Spatial relation data:
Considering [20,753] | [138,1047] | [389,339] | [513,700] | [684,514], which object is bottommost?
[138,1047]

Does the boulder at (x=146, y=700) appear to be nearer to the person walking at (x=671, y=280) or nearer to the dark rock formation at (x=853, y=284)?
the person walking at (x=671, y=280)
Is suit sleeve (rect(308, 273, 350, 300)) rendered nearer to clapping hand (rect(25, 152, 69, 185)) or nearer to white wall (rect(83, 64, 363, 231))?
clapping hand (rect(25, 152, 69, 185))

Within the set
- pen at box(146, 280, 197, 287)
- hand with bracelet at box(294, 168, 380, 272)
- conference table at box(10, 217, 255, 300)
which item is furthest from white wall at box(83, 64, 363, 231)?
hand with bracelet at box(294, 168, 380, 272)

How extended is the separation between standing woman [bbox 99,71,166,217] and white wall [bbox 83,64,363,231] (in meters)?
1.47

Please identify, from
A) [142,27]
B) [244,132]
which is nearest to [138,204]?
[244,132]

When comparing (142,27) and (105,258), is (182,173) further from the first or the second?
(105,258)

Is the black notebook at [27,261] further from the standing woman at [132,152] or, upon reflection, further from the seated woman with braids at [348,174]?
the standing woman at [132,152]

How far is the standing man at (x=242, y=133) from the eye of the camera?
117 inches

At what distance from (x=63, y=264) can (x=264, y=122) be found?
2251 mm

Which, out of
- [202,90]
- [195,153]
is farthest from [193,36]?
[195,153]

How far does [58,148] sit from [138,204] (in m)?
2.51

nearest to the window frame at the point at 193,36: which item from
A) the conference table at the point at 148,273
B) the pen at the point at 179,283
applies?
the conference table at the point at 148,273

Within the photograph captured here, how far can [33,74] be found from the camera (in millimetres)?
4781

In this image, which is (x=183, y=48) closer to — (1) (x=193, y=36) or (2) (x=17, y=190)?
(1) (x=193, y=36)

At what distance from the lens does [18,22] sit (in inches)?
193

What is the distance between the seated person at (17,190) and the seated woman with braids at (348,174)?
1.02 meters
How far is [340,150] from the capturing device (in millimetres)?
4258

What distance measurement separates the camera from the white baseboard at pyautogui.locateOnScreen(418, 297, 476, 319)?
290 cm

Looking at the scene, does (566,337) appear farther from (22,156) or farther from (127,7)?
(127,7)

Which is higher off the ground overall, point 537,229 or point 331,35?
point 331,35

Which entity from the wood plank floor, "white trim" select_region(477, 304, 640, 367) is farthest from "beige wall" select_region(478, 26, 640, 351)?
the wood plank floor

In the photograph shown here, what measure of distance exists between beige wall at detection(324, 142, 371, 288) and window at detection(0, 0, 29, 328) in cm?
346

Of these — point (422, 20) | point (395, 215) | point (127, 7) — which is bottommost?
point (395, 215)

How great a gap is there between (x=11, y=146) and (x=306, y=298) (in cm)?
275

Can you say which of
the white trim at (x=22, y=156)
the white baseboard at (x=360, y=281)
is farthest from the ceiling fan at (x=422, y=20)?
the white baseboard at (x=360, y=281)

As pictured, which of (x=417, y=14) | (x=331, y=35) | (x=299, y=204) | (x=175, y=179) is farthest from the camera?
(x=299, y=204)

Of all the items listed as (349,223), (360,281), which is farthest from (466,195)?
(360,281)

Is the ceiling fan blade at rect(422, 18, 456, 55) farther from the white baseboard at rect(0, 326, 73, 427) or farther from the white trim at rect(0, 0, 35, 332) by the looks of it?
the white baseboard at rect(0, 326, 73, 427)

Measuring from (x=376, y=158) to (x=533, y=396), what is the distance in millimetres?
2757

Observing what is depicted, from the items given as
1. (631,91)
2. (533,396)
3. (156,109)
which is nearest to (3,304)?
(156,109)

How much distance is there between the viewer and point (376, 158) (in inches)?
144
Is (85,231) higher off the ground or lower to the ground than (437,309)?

§ **WORK INSTRUCTIONS**
Begin with the line that contains "Which is higher" and quote each line after it exactly, stopping after the last line of the data.

§ **ANSWER TO THIS TASK**
Which is higher off the ground overall, point 537,229 or point 331,35?
point 331,35

Which entity from the wood plank floor, "white trim" select_region(477, 304, 640, 367) is farthest from "beige wall" select_region(478, 26, 640, 351)?
the wood plank floor

In the photograph shown here, what measure of distance exists between beige wall at detection(324, 142, 371, 288) and window at detection(0, 0, 29, 328) in cm?
346

Of these — point (422, 20) | point (395, 215) | point (127, 7) — which is bottommost?
point (395, 215)

How great a gap is there between (x=11, y=146) and (x=306, y=298) (in cm)?
275

Can you say which of
the white trim at (x=22, y=156)
the white baseboard at (x=360, y=281)
is farthest from the ceiling fan at (x=422, y=20)?
the white baseboard at (x=360, y=281)

As pictured, which of (x=417, y=14) | (x=331, y=35) | (x=299, y=204) | (x=175, y=179) is farthest from the camera?
(x=299, y=204)

Of all the items listed as (349,223), (360,281), which is farthest from (466,195)?
(360,281)

Is the ceiling fan blade at rect(422, 18, 456, 55) farther from the white baseboard at rect(0, 326, 73, 427) or farther from the white trim at rect(0, 0, 35, 332) by the looks of it?
the white baseboard at rect(0, 326, 73, 427)

Measuring from (x=376, y=158) to (x=533, y=396), what is the distance in millimetres?
2757

Observing what is depicted, from the items given as
1. (631,91)
2. (533,396)
3. (156,109)
which is nearest to (3,304)?
(156,109)

How much distance is there between the viewer and point (376, 158) (in inches)?
144
Is (85,231) higher off the ground or lower to the ground than (437,309)?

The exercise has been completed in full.